As the COVID-19 pandemic spread all over the world in early 2020, some of the earliest studies identified serotonin (5-HT) as a culprit in the severity of the disease and proposed using 5-HT antagonists such as cyproheptadine as treatment. Other studies found by accident that the anti-acid drug famotidine also helped reduce severity of the disease but were baffled by its effectiveness since only a handful people around the world know that famotidine has a potent anti-serotonin effects. Despite multiple studies implicating 5-HT as a pathological factor in COVID-19, modern medicine moved quickly to quash attempts to paint 5-HT in a negative light and even funded a few studies demonstrating that SSRI drugs such as fluoxetine (Prozac) were beneficial for COVID-19. Since fluoxetine is marketed as an SSRI drug, its benefits effectively precluded a discussion on the role pathological role of 5-HT in COVID-19, yet unbeknownst to most people is the fact that fluoxetine/Prozac is actually a potent antagonist on several 5-HT receptors (especially the widely expressed 5-HT2 family). So, once again Big Pharma managed to avoid exposing 5-HT as a pathological factor, even in infectious disease such as COVID-19. Well, the study below demonstrates that the serotonin-producing cells in the gut express all three proteins/receptors necessary for viral entry/infection of a cell and that the overproduction of serotonin as a result of those cells’ exposure to SARS-CoV-2 accelerated COVID-19 development and exacerbated its clinical course. As such, usage of 5-HT blocking drugs is once again highlighted as perhaps the most systemic approach to both preventing and treating COVID-19, and the drugs (cyproheptadine, famotidine, bromocriptine, etc) for such treatment are widely available and much cheaper/safer than the “modern” therapies (e.g. Paxlovid) pushed by Big Pharma.

https://gut.bmj.com/content/early/2022/08/23/gutjnl-2022-328262

https://medicalxpress.com/news/2022-09-gut-covid-.html

“…New findings from Flinders University have demonstrated a molecular link between COVID-19 and serotonin cells in the gut…COVID-19 displays an array of symptoms, which can regularly include gastrointestinal issues such as diarrhea. Recent research has indicated that these gut symptoms in COVID-19 patients worsen with the severity of the disease, and this is linked to heightened gut-derived serotonin, released to cause gut dysfunction, increasing the body’s immune response and potentially worsening patient outcomes. Published in Gut, this new collaborative study involved three Flinders research teams, including teams led by ARC DECRA Fellow Dr.

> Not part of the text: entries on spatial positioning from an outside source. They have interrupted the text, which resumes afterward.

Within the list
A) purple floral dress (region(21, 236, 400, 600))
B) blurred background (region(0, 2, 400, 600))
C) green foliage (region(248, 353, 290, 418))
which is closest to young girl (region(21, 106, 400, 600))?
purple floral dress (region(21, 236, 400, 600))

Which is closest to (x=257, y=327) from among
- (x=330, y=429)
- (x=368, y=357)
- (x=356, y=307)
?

Alyce Martin and FAME Director of Bioinformatics and Human-Microbe Interactions, Professor Robert Edwards. “Our study endeavored to understand whether the gut could be a site of disease transmission and what genes might be associated with the virus entering the cells lining the gut wall,” says study senior author Professor Damien Keating, Deputy Director of the Flinders Health and Medical Research Institute and Head of the Gut Sensory Systems research group. The researchers looked at  amongst the different cell types that line the gut wall, analyzing whole genome sequences from thousands of individual cells from within the intestine. They found specialized cells within the gut that synthesized and released serotonin had a highly enriched expression of a particular SARS-CoV-2 receptor and were the only type of cell that expressed all the genes associated with COVID-19. “Many genes linked to COVID-19 were found expressed in the different cell types lining the gut wall but only serotonin cells expressed all three receptors for the virus,” says Professor Keating. “Expression of all three SARS-CoV-2 receptors triples the rate of cell infectivity, compared to expression of only two receptors.” With the exact sites of infection and the primary drivers of COVID-19  not yet fully understood, the authors say this study provides important information on the gut’s role in the virus. “Our study adds further evidence that COVID-19 is far more likely to infect cells in the gut and increase serotonin levels through direct effects on specific gut cells, potentially worsening disease outcomes,” says Professor Keating.”